EXPERT REACTION: Italian bridge collapse

The collapse of the Genoa bridge demonstrates the urgent need for understanding the vulnerability of bridges under effects of combined loading of normal traffic and natural hazards while allowing for the natural degradation of structures.

We are investigating the likelihood of failure of a bridge under combined impact of extreme events and other loading here in Australia, through our team at the Bushfire and Natural Hazards CRC, RMIT University, the University of Melbourne and the University of Southern Queensland.

The modelling completed to date has demonstrated that the failure probability of a bridge superstructure as well as substructure can significantly increase with the increase of the intensity of the hazard, in this case, the rainfall and also the degradation of the structural components under mechanisms such as corrosion or scour. Often, in the design of bridges, it is assumed that at an extreme event, the bridge is not carrying the full traffic load, which is not always realistic.

Here in Australia, we have found that the failure of some of the bridges during the 2010-2011 Queensland floods could have been avoided if the vulnerability of the bridge had been assessed prior.

We have also identified all critical bridges in Victoria and are developing vulnerability models to demonstrate the likelihood of failure of the bridges under extreme natural hazards. This needs to be expanded to all states of Australia.

We cannot put off bridge maintenance costs forever.

People rightly expect that bridges do not fall down. But there are no absolutes – engineering science is not perfect, and there is much we do not yet know. Worse, without structural health monitoring of aged structures, we have little opportunity to learn from failures and make better predictions about future collapses. It is surely time that smart sensing solutions are used across all our aged infrastructure to protect people from events like in Genoa.

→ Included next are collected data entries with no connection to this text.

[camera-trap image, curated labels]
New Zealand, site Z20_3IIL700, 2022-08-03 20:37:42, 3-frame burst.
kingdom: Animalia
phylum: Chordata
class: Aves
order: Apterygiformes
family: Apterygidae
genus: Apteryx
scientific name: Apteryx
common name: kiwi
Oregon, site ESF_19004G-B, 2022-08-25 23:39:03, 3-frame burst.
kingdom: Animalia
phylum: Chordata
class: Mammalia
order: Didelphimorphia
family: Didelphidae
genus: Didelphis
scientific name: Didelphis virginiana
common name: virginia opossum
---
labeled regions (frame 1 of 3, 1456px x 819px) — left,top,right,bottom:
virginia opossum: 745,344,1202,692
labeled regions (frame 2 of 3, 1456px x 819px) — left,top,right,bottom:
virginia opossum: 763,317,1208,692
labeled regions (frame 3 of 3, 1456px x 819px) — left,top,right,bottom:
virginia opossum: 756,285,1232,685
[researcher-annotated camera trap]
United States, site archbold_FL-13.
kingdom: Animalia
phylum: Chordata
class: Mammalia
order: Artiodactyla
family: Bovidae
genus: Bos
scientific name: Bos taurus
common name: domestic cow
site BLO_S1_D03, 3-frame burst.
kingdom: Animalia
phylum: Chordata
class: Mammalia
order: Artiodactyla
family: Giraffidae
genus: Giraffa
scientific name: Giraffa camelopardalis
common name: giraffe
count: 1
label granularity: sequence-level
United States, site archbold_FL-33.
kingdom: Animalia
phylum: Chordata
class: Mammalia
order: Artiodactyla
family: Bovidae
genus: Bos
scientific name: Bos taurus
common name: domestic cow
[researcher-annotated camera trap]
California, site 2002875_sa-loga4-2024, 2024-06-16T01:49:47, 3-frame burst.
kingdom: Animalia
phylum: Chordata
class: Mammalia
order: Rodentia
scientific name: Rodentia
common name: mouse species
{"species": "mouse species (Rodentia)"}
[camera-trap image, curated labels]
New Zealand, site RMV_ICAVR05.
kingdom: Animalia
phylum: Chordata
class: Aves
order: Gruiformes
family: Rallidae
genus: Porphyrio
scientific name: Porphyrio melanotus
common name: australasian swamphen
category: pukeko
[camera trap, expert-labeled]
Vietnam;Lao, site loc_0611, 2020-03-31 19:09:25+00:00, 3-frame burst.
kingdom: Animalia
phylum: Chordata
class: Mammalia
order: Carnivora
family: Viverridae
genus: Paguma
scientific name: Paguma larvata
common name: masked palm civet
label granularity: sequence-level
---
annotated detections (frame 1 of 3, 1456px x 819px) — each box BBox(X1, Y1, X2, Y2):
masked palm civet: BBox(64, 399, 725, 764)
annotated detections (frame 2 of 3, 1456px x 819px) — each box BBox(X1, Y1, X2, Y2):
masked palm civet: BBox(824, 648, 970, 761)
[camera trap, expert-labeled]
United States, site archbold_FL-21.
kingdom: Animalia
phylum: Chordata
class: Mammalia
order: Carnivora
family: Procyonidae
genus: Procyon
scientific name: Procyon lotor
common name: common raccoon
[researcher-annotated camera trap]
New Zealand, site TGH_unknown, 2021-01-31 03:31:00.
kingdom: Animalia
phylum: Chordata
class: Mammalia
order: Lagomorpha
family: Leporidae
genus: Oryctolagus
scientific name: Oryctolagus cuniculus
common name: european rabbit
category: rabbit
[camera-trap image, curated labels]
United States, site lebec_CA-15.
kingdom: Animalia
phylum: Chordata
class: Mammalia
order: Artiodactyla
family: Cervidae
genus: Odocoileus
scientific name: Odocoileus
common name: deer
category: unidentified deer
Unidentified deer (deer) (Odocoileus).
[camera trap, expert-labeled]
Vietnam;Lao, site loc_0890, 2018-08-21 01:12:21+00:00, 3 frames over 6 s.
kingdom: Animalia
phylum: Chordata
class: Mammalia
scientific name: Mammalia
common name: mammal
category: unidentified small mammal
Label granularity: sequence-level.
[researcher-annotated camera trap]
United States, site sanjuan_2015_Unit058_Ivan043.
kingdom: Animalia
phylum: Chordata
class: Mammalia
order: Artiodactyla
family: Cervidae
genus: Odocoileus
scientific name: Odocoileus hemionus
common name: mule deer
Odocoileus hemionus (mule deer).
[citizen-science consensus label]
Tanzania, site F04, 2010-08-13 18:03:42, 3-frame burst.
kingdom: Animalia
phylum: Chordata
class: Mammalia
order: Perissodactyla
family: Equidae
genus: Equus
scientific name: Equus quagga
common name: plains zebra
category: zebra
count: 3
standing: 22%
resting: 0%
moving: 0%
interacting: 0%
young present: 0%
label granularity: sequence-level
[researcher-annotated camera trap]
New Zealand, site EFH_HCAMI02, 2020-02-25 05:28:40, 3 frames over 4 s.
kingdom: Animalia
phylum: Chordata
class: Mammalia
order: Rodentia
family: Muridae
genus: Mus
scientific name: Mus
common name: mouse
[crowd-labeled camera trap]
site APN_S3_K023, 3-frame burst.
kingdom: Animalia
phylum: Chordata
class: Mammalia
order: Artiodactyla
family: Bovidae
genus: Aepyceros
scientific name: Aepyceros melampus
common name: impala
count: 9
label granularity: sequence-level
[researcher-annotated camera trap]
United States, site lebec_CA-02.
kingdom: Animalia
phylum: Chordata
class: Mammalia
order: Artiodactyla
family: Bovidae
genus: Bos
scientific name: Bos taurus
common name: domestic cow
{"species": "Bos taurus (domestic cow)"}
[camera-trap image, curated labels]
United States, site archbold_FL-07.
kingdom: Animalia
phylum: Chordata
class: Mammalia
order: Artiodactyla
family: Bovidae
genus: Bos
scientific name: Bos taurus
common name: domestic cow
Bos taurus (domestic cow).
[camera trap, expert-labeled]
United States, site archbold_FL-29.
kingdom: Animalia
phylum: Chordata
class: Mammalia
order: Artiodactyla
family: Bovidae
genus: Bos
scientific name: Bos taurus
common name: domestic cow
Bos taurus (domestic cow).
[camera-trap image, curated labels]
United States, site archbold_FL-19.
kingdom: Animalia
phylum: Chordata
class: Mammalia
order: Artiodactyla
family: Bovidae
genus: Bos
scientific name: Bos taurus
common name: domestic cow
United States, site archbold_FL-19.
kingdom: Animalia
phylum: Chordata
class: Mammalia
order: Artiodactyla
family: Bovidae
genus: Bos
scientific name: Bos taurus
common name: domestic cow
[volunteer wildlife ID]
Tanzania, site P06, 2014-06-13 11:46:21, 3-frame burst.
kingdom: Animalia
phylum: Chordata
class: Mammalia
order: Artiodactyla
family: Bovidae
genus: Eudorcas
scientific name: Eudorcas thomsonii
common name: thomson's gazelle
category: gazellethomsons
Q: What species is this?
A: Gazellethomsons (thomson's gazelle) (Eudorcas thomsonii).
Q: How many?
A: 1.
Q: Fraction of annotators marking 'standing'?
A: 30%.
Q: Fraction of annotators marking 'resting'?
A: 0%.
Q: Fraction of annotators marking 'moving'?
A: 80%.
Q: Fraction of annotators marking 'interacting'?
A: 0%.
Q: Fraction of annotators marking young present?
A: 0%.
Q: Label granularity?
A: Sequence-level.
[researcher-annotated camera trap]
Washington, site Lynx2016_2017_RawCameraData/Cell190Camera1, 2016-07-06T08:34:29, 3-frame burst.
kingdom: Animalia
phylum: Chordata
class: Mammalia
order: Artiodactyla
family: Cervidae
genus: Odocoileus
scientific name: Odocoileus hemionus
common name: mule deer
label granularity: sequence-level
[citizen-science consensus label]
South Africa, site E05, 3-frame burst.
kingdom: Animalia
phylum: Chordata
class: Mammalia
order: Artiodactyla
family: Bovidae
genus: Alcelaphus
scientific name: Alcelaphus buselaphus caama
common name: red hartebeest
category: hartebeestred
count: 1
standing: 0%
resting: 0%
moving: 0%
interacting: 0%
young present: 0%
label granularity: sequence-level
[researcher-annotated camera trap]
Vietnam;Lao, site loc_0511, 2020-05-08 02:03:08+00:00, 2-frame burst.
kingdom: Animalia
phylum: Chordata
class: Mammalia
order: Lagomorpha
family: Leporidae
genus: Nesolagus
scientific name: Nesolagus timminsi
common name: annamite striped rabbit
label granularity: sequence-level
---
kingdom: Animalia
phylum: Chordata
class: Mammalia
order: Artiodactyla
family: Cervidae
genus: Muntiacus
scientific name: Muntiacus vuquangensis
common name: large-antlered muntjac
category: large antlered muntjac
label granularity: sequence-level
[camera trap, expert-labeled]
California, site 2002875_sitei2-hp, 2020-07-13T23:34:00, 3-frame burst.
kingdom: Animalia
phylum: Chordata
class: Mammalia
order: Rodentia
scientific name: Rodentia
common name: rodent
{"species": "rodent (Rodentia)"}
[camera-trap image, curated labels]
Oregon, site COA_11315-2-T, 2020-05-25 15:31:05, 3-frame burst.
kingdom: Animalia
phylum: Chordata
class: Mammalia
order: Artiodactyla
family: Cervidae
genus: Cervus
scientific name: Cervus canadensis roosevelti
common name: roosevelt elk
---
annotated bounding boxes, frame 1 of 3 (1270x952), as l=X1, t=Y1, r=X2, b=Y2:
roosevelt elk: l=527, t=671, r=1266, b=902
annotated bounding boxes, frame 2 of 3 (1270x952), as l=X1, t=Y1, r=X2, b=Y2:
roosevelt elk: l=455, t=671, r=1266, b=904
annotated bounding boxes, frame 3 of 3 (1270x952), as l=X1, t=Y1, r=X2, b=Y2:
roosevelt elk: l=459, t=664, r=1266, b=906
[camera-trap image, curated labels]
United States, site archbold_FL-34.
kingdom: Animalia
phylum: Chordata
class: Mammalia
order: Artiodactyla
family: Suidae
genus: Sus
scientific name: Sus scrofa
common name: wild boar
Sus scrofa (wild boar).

However, to put it in context, bridges are the safest of all major structures – safer than buildings and dams. The risk of fatality from a bridge collapse is around 1 in 100 million per year, which is roughly 100 times less likely than being struck by lightning. And given that there are around 1 trillion (10^12) bridges crossings annually, the risk in terms of exposure is remarkably low. Natural hazards, overloading, deterioration, and foundation problems are the leading causes of bridge collapse.

Nevertheless, many of the bridges of the developed nations are at the end of their design lives. The increasing number of collapses we are seeing in recent years is likely to worsen as deterioration takes its toll, and inspection and maintenance programs continue to have their budgets reduced.

Bridge management, inspection, and maintenance can be costly. Bridges are not set-and-forget pieces of infrastructure, but, in a structural sense, are living breathing critical links in our daily lives. The costs of a calamity in terms of human, social, economic and reputation, far outweigh the costs of proper care. Compared to large-scale new pieces of infrastructure though, these costs are not as attractive to decision-makers or the public: no-one cuts a ribbon when an old bridge is repaired.

Although everyone knows it’s important, the funding for responsible care of our existing infrastructure falls somewhat below what is actually required.  The backlog of inspections and maintenance cannot accrue forever without some risk to public safety emerging.

The time is nigh that we give the problem adequate resourcing. Then we can have the smart road network of the future, with automated truck platoons carrying hundreds of tonnes of goods, that so many people are excited about. But right now, given the current state of resourcing the science of managing and maintaining our existing infrastructure, it is difficult to think that this envisaged future can be realised with the status quo.